Copy the records from the line containing "What precise distance" through the line containing "How far is (253,128) from this vantage point?", substituting "bronze figure" for "bronze statue" and leaving everything else as it is.
******************************
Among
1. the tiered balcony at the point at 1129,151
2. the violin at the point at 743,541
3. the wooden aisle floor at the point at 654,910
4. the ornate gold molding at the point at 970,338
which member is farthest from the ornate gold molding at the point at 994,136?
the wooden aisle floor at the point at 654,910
******************************
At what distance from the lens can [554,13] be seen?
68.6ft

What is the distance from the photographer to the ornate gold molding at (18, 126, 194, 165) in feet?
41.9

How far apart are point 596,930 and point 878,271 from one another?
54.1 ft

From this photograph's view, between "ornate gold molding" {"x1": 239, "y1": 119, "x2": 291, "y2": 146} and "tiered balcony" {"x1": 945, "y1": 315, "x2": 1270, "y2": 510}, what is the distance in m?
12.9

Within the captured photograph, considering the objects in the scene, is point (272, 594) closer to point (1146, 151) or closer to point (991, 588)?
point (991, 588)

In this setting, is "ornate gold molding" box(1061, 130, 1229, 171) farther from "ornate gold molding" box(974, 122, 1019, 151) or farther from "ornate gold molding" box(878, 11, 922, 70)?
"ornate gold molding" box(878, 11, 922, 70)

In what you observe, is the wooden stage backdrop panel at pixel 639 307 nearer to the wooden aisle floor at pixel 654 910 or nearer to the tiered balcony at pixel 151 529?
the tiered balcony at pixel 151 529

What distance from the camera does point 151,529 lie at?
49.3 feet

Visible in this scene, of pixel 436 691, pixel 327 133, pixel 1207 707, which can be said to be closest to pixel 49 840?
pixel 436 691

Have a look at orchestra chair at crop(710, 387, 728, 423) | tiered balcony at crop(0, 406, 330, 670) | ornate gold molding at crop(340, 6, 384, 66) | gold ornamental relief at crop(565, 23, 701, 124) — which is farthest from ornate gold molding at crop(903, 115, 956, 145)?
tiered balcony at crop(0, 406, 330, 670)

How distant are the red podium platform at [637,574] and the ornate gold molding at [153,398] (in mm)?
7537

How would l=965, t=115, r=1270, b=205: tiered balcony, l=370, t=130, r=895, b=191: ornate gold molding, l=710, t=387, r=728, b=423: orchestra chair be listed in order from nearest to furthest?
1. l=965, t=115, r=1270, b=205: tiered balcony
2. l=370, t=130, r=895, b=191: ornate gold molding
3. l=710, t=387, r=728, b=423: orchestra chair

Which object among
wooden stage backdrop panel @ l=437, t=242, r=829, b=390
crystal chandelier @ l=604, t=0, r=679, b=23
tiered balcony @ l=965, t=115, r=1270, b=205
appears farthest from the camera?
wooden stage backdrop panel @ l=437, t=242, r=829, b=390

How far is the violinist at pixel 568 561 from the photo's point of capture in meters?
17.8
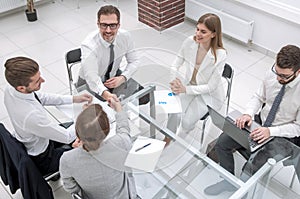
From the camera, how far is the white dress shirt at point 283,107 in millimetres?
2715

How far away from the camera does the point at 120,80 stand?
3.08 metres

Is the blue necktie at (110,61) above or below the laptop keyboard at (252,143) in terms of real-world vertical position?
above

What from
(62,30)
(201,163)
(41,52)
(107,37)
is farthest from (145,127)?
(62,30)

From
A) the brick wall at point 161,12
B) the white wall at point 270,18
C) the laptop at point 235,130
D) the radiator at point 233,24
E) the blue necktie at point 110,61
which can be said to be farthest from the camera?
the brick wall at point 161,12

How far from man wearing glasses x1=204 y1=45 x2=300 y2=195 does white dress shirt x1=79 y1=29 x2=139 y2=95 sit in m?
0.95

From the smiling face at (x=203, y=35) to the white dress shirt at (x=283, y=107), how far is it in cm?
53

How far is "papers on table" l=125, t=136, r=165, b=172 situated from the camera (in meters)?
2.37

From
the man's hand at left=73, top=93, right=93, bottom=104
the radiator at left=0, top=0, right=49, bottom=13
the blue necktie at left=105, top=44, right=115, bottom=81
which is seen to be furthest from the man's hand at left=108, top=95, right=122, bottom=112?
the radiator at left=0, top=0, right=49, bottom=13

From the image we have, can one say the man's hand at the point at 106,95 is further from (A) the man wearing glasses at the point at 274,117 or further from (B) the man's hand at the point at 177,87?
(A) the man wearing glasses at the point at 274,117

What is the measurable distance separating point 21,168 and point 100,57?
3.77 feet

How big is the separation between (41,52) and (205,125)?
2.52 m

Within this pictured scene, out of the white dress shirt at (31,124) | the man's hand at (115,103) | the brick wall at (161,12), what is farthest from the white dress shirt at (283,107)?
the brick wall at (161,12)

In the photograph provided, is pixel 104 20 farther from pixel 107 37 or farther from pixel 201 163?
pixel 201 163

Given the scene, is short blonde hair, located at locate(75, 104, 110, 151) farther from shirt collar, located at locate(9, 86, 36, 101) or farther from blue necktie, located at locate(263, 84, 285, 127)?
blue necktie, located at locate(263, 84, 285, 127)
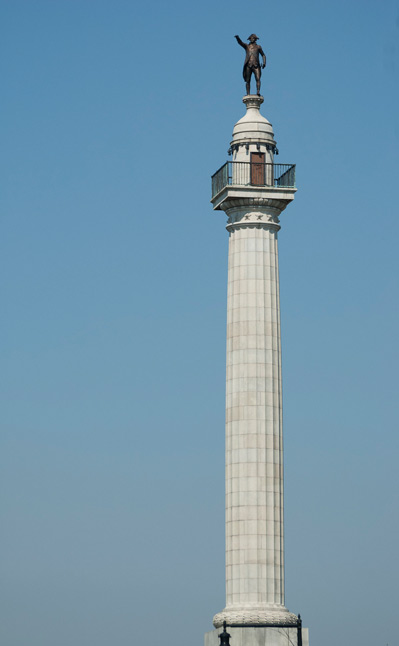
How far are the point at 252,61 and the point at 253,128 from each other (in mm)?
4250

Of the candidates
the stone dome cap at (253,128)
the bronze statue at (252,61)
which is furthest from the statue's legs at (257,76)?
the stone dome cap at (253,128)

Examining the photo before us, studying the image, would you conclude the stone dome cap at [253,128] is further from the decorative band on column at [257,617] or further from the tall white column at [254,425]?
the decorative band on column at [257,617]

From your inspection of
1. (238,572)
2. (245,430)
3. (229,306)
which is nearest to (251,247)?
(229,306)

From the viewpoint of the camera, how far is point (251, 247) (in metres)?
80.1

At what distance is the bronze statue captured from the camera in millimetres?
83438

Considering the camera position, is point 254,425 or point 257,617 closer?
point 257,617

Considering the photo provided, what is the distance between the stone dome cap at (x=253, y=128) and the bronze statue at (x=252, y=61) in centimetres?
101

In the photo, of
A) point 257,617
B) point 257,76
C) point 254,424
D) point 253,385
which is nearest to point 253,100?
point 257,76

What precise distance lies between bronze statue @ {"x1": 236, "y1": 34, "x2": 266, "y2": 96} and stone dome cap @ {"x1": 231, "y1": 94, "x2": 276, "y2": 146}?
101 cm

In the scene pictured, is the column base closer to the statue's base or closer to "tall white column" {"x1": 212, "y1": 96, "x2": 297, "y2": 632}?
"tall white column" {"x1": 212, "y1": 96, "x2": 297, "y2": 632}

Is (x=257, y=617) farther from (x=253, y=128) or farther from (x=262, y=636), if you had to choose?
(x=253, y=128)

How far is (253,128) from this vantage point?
******************************
**TASK ANSWER**:
What precise distance lies between bronze figure @ {"x1": 236, "y1": 34, "x2": 266, "y2": 96} and stone dome cap @ {"x1": 231, "y1": 94, "x2": 276, "y2": 146}?
101 cm

In the scene pictured, is the column base closer to the statue's base or closer to "tall white column" {"x1": 212, "y1": 96, "x2": 297, "y2": 632}?
"tall white column" {"x1": 212, "y1": 96, "x2": 297, "y2": 632}

Is (x=257, y=617) farther from (x=253, y=128) or farther from (x=262, y=636), if you had to choose?
(x=253, y=128)

How far is (253,128) from this vantage point?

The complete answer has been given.